Jackson County assessor ‘million dollar mistake’ gives some homeowners a huge break on taxes
KANSAS CITY, Mo. (KCTV) - Just when you thought the stories around the Jackson County property tax assessment issues couldn’t get more fantastic, we have another.
KCTV5 Investigates has been poring over data related to the latest assessment and found a $1 million home getting a great deal on its tax bill.
It’s among 500 homes in the county assessed at the same value — $356,270. Homes of all shapes and sizes, all over the county.
We’ve talked with several homeowners about this oddly specific value. Most of them recently bought their homes for $100,000-$150,000.
But at least one homeowner likely isn’t looking to appeal their $356,270 assessment. They recently bought the house for more than $1 million.

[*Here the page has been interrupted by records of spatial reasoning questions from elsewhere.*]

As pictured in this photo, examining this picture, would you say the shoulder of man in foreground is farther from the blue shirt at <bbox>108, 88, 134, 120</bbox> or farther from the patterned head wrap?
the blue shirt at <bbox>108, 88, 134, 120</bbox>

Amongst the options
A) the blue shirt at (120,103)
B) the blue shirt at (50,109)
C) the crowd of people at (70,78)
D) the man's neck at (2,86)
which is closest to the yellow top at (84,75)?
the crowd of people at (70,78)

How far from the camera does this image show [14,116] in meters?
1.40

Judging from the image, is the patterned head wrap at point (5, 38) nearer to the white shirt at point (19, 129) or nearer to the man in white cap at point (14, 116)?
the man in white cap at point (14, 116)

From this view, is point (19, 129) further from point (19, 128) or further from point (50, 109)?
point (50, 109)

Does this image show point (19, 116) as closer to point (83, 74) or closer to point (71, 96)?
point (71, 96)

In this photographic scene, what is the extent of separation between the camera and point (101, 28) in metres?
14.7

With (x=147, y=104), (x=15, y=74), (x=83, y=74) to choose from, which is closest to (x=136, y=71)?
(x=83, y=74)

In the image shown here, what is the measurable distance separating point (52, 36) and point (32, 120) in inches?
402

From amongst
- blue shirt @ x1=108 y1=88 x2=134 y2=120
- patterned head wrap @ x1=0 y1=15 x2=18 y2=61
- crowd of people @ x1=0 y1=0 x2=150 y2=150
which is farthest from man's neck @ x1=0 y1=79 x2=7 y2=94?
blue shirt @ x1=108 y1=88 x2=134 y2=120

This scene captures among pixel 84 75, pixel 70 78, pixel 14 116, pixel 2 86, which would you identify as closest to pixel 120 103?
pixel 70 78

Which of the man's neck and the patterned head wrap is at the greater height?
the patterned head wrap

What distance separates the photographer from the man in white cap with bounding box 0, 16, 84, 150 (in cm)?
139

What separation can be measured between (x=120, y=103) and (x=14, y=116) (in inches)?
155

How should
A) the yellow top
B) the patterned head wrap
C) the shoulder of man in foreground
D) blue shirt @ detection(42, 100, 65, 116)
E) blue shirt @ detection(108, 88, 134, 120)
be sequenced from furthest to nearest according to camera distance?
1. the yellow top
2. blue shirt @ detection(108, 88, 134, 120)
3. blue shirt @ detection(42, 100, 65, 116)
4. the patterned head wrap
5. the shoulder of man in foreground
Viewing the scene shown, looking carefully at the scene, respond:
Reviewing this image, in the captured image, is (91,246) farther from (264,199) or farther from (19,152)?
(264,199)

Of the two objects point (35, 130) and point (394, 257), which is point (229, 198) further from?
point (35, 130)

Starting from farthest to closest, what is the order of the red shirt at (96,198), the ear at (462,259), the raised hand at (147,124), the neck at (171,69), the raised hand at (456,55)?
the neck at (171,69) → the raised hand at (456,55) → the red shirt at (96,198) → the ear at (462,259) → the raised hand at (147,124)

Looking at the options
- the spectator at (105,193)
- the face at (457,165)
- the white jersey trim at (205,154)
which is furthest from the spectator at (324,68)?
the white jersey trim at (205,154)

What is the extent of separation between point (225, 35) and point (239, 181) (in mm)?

We contacted the owners of the million-dollar home, but have not heard back. But it’s important to remember that the assessment is not the fault of the homeowner — it’s a data error.
But we did want to have a look at the home in person.
It’s spectacular — 6,000 square feet. The home sits on a four-acre lot and is a lakefront property. The official listing reveals it has four bedrooms and six bathrooms. It has an in-ground pool, a cabana, and a crystal chandelier in at least one bathroom
The county doesn’t want to talk about what we found, but a mass appraisal expert, and a data expert both call it an obvious mistake.
One Jackson County legislator agrees.
“What a mistake,” said Manny Abarca when we showed him photos of the home. “Disappointing—at least there’s a house on the property this time.”
Abarca is referring to the two empty lots we found with that $356,270 assessment. One lot owner appealed and got the value corrected to $9,100. The other lot owner did not appeal because she thought her assessment notice was a scam letter because it was so outrageous.
We also showed a homeowner whose Independence home had been valued at that ever-popular $357,270.
“This is clearly an error,” said Melissa Ruby. “I mean look at the difference between that house and mine!” Ruby appealed her assessment and her house is now valued at $120,000.
We did find one important similarity among the 500 homes valued at $356,270; something a mass appraisal expert calls an important clue. All the homes we looked at were bought in December of last year.
“Really?” asked Ruby. “Did they just copy and paste the same number on everything sold in December?”
The county won’t admit there’s an error. The Jackson County Assessment Department is shifting the explanation to Tyler Technologies—the third-party vendor who helped in this assessment. We’ve reached out to them as well but they direct us back to the county.